Source passage:

[![Open In Colab](https://colab.research.google.com/assets/colab-badge.svg)](https://colab.research.google.com/github/gdsaxton/GDAN5400/blob/main/Week%204%20Notebooks/GDAN%205400%20-%20Week%204%20Notebooks%20%28V%29%20-%20Dropping%20Duplicate%20Observations.ipynb)

This notebook provides recipes for removing duplicate observations from a PANDAS dataframe

In [None]:
%%time
import datetime
print ("Current date and time : ", datetime.datetime.now().strftime("%Y-%m-%d %H:%M:%S"), '\n')

# Load Packages and Set Working Directory
Import several necessary Python packages. We will be using the <a href="http://pandas.pydata.org/">Python Data Analysis Library,</a> or <i>PANDAS</i>, extensively for our data manipulations in this and future tutorials.

In [None]:
import numpy as np
import pandas as pd
from pandas import DataFrame
from pandas import Series

<br>
PANDAS allows you to set various options for, among other things, inspecting the data. I like to be able to see all of the columns. Therefore, I typically include this line at the top of all my notebooks.

In [None]:
#http://pandas.pydata.org/pandas-docs/stable/options.html
pd.set_option('display.max_columns', None)
pd.set_option('max_colwidth', 250)
pd.set_option('display.max_info_columns', 500)

# Read in Data

In [None]:
import pandas as pd
import requests

# NOTE: replace `https://github.com/` with `https://raw.githubusercontent.com`
# https://github.com/gdsaxton/GDAN5400/blob/main/Coding%20Assignment%201/final_insurance_fraud.xlsx
url = 'https://raw.githubusercontent.com/gdsaxton/GDAN5400/main/Coding%20Assignment%201/final_insurance_fraud.xlsx'

# Download the file
response = requests.get(url)

(Excerpts of spatial question data)
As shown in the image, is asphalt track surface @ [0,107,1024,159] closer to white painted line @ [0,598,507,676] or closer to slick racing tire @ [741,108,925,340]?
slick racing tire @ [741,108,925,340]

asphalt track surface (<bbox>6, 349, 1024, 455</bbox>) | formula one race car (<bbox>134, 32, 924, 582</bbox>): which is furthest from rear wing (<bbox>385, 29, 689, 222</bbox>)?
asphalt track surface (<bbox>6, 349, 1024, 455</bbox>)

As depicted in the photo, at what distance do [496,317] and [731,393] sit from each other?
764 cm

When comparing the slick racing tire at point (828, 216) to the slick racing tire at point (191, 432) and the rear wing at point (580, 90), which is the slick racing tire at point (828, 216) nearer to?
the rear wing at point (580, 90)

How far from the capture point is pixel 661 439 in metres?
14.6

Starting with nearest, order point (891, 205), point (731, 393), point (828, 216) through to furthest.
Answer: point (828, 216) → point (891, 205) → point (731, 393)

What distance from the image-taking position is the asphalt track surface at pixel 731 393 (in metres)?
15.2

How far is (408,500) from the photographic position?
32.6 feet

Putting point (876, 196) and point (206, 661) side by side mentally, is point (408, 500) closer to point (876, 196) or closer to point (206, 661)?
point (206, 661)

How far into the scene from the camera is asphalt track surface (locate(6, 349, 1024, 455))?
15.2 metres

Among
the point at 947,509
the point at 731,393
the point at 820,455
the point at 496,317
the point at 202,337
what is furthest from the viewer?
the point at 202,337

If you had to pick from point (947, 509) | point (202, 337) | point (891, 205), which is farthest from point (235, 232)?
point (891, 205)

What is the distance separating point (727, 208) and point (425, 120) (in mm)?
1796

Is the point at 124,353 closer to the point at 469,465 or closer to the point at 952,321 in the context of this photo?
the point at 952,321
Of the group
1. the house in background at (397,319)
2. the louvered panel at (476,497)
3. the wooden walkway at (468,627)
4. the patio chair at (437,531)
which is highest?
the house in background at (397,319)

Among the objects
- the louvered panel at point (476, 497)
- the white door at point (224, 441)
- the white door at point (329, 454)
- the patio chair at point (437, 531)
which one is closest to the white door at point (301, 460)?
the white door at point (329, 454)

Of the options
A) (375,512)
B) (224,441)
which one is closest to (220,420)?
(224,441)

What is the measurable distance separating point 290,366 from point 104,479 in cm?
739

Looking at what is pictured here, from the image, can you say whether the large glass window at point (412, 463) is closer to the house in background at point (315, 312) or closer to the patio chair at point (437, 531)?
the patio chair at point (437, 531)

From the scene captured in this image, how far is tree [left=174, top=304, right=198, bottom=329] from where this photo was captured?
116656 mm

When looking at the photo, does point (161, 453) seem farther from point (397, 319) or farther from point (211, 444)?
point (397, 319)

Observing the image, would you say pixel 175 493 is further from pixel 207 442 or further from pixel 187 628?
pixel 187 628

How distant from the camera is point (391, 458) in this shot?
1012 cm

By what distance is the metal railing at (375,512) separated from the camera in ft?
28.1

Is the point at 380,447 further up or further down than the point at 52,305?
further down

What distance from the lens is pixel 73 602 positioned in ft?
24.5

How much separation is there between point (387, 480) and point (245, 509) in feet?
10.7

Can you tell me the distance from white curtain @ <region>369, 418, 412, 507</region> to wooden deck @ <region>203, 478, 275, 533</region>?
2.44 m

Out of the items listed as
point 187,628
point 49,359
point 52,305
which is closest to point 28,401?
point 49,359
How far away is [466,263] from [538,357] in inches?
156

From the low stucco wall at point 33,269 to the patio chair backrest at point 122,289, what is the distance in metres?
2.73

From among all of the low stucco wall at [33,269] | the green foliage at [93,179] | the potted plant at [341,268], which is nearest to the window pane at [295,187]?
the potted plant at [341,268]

To do:
List every display option that the notebook on dropping duplicate observations sets with pd.set_option, along with the value it assigns to each.

Result of this task:
- display.max_columns: None
- max_colwidth: 250
- display.max_info_columns: 500